According to the post on big book advances, why will missing a publisher's expectations affect an author's later series? Answer in one to three sentences.

### Excerpt to read:
════════════════════

Why You Shouldn’t Take That Big Advance

Why You Shouldn’t Take That Big Advance

Much has been written about the death of traditional publishing, the rise of self-publishing, and the steep road ahead for the Big Six-Five-Whatever the Number is Now (Are We Down To Two Yet? Amazon v. Everyoneelse?). There is much talk of the finances of self-publishing, and whether authors can be more successful holding out for a traditional contract with an advance or publishing themselves with no advance but much higher royalties. One thing that isn’t talked about is the emotional aspect of this–specifically, how the advance system can be devastating to the soul (and career) of young writers.


Illustration by Paul Sahr

A few days ago, young adult author Jessica Spotswood wrote a heartfelt and emotional post about managing expectations and rising above the feeling of failure when you don’t meet a publisher’s expectations. In short, Jessica got a major deal for her debut series. The books did well, but not well enough to meet her publisher’s HUGE expectations (which were reflected in the big advance she was given). Jessica saw her promotional opportunities set up by her publisher decline, even as she went through rebranding and efforts to bump up sales. She then had to struggle with the feeling of failure for not living up to her publisher’s expectations, and the sad reality of not getting the same level of promotion for future books.

What she hasn’t yet experienced is what will happen with her next series. Several authors in comments mentioned moving publishers or self-publishing after a similar experience. The reality is that bookstores stock books according to prior sales. If you didn’t sell according to expectations, the numbers follow you. Jessica is a top-notch writer and will have a long and successful career, I have no doubt. But the legacy of the overshot expectations will follow her, and her writing will have to carry her over an additional (and entirely unfair) obstacle in the future. From the comments, it’s clear Jessica isn’t the only one to have faced this. Add me to that list. My Delcroix Academy series (now The Talents–rebranding anyone?) went through a similar (heartbreaking) series of events.

════════════════════

### Dataset extract:

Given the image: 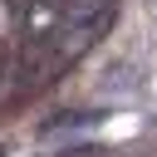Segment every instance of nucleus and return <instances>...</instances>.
I'll return each mask as SVG.
<instances>
[]
</instances>
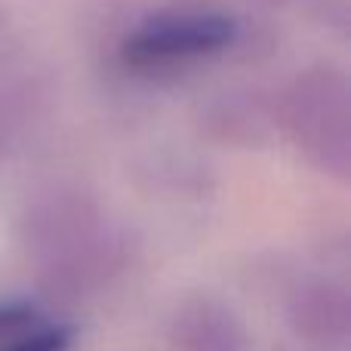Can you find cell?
I'll return each mask as SVG.
<instances>
[{
	"label": "cell",
	"instance_id": "ba28073f",
	"mask_svg": "<svg viewBox=\"0 0 351 351\" xmlns=\"http://www.w3.org/2000/svg\"><path fill=\"white\" fill-rule=\"evenodd\" d=\"M274 127V99L259 90L219 93L200 108V130L219 145L259 148Z\"/></svg>",
	"mask_w": 351,
	"mask_h": 351
},
{
	"label": "cell",
	"instance_id": "9c48e42d",
	"mask_svg": "<svg viewBox=\"0 0 351 351\" xmlns=\"http://www.w3.org/2000/svg\"><path fill=\"white\" fill-rule=\"evenodd\" d=\"M71 342H74L71 327L40 321L37 327H31L28 333H22L12 342L0 346V351H71Z\"/></svg>",
	"mask_w": 351,
	"mask_h": 351
},
{
	"label": "cell",
	"instance_id": "30bf717a",
	"mask_svg": "<svg viewBox=\"0 0 351 351\" xmlns=\"http://www.w3.org/2000/svg\"><path fill=\"white\" fill-rule=\"evenodd\" d=\"M43 317V311L34 302H25V299H3L0 302V346L12 342L16 336L28 333L31 327H37Z\"/></svg>",
	"mask_w": 351,
	"mask_h": 351
},
{
	"label": "cell",
	"instance_id": "7a4b0ae2",
	"mask_svg": "<svg viewBox=\"0 0 351 351\" xmlns=\"http://www.w3.org/2000/svg\"><path fill=\"white\" fill-rule=\"evenodd\" d=\"M274 123L311 167L346 185L351 176V80L333 62L296 71L274 93Z\"/></svg>",
	"mask_w": 351,
	"mask_h": 351
},
{
	"label": "cell",
	"instance_id": "8992f818",
	"mask_svg": "<svg viewBox=\"0 0 351 351\" xmlns=\"http://www.w3.org/2000/svg\"><path fill=\"white\" fill-rule=\"evenodd\" d=\"M287 324L311 351H348L351 296L342 278L302 274L287 290Z\"/></svg>",
	"mask_w": 351,
	"mask_h": 351
},
{
	"label": "cell",
	"instance_id": "6da1fadb",
	"mask_svg": "<svg viewBox=\"0 0 351 351\" xmlns=\"http://www.w3.org/2000/svg\"><path fill=\"white\" fill-rule=\"evenodd\" d=\"M250 47V25L216 6H173L139 19L123 34L117 59L139 77H170L185 68Z\"/></svg>",
	"mask_w": 351,
	"mask_h": 351
},
{
	"label": "cell",
	"instance_id": "3957f363",
	"mask_svg": "<svg viewBox=\"0 0 351 351\" xmlns=\"http://www.w3.org/2000/svg\"><path fill=\"white\" fill-rule=\"evenodd\" d=\"M102 204L84 185H53L34 194L19 219V247L37 271L68 259L108 228Z\"/></svg>",
	"mask_w": 351,
	"mask_h": 351
},
{
	"label": "cell",
	"instance_id": "277c9868",
	"mask_svg": "<svg viewBox=\"0 0 351 351\" xmlns=\"http://www.w3.org/2000/svg\"><path fill=\"white\" fill-rule=\"evenodd\" d=\"M56 77L40 59L0 49V158L16 154L49 121Z\"/></svg>",
	"mask_w": 351,
	"mask_h": 351
},
{
	"label": "cell",
	"instance_id": "52a82bcc",
	"mask_svg": "<svg viewBox=\"0 0 351 351\" xmlns=\"http://www.w3.org/2000/svg\"><path fill=\"white\" fill-rule=\"evenodd\" d=\"M170 339L176 351H253L243 317L213 293H188L176 305Z\"/></svg>",
	"mask_w": 351,
	"mask_h": 351
},
{
	"label": "cell",
	"instance_id": "8fae6325",
	"mask_svg": "<svg viewBox=\"0 0 351 351\" xmlns=\"http://www.w3.org/2000/svg\"><path fill=\"white\" fill-rule=\"evenodd\" d=\"M10 34H12V16L6 6H0V49L10 43Z\"/></svg>",
	"mask_w": 351,
	"mask_h": 351
},
{
	"label": "cell",
	"instance_id": "5b68a950",
	"mask_svg": "<svg viewBox=\"0 0 351 351\" xmlns=\"http://www.w3.org/2000/svg\"><path fill=\"white\" fill-rule=\"evenodd\" d=\"M136 256V241L130 231L108 225L96 241L80 247L68 259L37 271L40 293L53 305H77L111 287L130 268Z\"/></svg>",
	"mask_w": 351,
	"mask_h": 351
},
{
	"label": "cell",
	"instance_id": "7c38bea8",
	"mask_svg": "<svg viewBox=\"0 0 351 351\" xmlns=\"http://www.w3.org/2000/svg\"><path fill=\"white\" fill-rule=\"evenodd\" d=\"M280 351H287V348H280Z\"/></svg>",
	"mask_w": 351,
	"mask_h": 351
}]
</instances>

════════════════════

### Correct output:
Bookstores stock books based on prior sales, so when an author doesn't sell as expected, those numbers follow her. Her later writing then has to overcome an additional, unfair obstacle.